3-4d. ルディアの海賊【その涙は】
港町の人々が歓声を上げて、ヴァン・ガーディナを称え大騒ぎする中、倒れかかる兄皇子をゼルダが支えた。
強力な死霊術の行使に、心が脆くなっていたのだろう。ゼルダが片腕に抱えたままの、黒い煤にまみれ、血の滴るにゃぎーの屍骸を間近にして、ヴァン・ガーディナは冷笑しながら、言い捨てた。
「ゼルダ、にゃぎーはどこだ……? それは、にゃぎーじゃない。醜い毛皮の塊だ、捨てろ、死骸などいらない……!」
ゼルダはただ、かぶりを振った。ヴァン・ガーディナが倒れかかったのは、術を行使した直後の束の間で、伝い落ちた涙も一筋だけだった。
それでも、ヴァン・ガーディナはもう、にゃぎーの屍骸など見向きもしなかった。
死霊術には大きく分けて、三つの系統がある。
最下位の死霊術とされるのが、狂冥宴や死者の槍など、憎悪や怨恨によっても操れる、いわゆる攻撃呪文だ。この系統だけの死霊術師は三流とされ、他の系統の死霊術師には、死霊術師と認められない。邪術師だの、呪術師だのと呼ばれたりする。

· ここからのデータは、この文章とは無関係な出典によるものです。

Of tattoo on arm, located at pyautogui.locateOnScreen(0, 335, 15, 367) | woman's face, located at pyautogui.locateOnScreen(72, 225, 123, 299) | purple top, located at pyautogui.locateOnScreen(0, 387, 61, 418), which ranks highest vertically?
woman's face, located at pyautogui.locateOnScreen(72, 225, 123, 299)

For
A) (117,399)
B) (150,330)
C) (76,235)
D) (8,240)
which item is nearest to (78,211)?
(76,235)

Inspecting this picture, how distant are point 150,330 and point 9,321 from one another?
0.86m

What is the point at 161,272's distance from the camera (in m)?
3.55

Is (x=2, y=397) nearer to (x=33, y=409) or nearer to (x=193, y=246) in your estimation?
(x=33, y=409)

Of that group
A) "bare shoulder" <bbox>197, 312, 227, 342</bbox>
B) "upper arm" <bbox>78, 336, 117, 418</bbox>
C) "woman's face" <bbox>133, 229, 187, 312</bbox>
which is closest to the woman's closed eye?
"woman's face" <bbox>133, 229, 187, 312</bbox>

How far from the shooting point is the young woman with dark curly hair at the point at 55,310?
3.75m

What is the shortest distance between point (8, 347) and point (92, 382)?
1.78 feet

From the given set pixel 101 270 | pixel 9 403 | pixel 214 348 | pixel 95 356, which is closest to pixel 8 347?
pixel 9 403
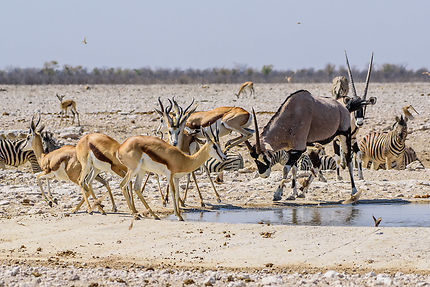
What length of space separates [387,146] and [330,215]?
27.7 ft

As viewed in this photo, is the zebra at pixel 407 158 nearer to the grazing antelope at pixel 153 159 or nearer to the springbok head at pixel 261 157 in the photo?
the springbok head at pixel 261 157

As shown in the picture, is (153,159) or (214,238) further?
(153,159)

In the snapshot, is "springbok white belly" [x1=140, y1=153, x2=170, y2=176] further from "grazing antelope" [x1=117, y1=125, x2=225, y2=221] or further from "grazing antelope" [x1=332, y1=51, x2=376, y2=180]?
"grazing antelope" [x1=332, y1=51, x2=376, y2=180]

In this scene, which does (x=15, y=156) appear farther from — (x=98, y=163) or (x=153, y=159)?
(x=153, y=159)

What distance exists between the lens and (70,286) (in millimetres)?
6676

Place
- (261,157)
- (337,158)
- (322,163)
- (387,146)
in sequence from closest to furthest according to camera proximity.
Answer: (261,157) < (337,158) < (322,163) < (387,146)

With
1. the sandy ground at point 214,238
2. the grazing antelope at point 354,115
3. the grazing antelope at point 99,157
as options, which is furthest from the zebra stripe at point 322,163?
the grazing antelope at point 99,157

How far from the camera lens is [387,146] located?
18.7m

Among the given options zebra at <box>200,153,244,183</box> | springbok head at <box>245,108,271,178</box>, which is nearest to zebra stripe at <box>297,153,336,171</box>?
zebra at <box>200,153,244,183</box>

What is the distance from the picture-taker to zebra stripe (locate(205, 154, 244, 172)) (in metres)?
17.6

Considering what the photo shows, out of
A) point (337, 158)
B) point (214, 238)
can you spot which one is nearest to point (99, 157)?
point (214, 238)

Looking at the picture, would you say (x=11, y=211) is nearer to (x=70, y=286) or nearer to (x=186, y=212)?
(x=186, y=212)

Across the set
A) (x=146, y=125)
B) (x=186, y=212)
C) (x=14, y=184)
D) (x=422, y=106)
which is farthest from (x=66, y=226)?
(x=422, y=106)

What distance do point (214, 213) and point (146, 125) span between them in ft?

中位の死霊術とされるのが、ゾンビやレイスなど死霊を操る術で、これを得意とする死霊術師が、ゼルダのように死霊使いと呼ばれる。かけがえのない人を冥界から呼び戻したいと切望する想いを、いつまでも抱え続け、その願いが高じて魔力となり、狂気となるのだ。
そして、最高位の死霊術とされるのが、棺の呪文や冥門など、ヴァン・ガーディナが操る術だ。冥影円環もこれに属する。
だが、最高位の死霊術師は存在してはならない。彼らは、冥界から何も取り戻せないと認めてしまった死霊術師だ。それでも、諦められない死霊術師だ。だから、彼らは呼び出す。冥界から死霊をではなく、冥界そのものを。生きとし生けるものの世界に、死の世界を呼び込んでしまう。
カムラであれば、建国帝ルディナ・リュードがその域に達してしまった死霊術師として名高い。最高位の死霊術師が現れる時、生命のことわりが乱れ、地上が滅んでしまうため、天界の神さえ動くのだ。
そんなことになる前に――
雪の結晶のように、冷たく綺麗なこの兄皇子に、にゃぎーを失って寂しいあなたが、誰より愛しいのだと、伝えたい。あなたが、春を待つ庭園を守る、ヴァン・ガーディナなのだと。
悪の兄皇子が哀しく微笑みながら、一筋伝わせた涙は、猫一匹のためだった。
砲撃を受けた港町の人も猫も、兄皇子が死なせたわけじゃない。
他人には興味のない人だけれど、兄皇子はきちんと、そんな他人さえ守っている。
今まさに、立て続けの死霊術の行使で深刻なダメージがあるはずなのに、何事もなかった様子で、死傷者の手当てや確認を急いでいる。
ゼルダはその補佐官の立場にありながら、悪の兄皇子が務めを果たすことを手伝わず、断りもなく帰邸した。
英雄と称えられ、畏怖されるばかり、誰にもいたわられることのない悪の兄皇子をひとり、その場に残して。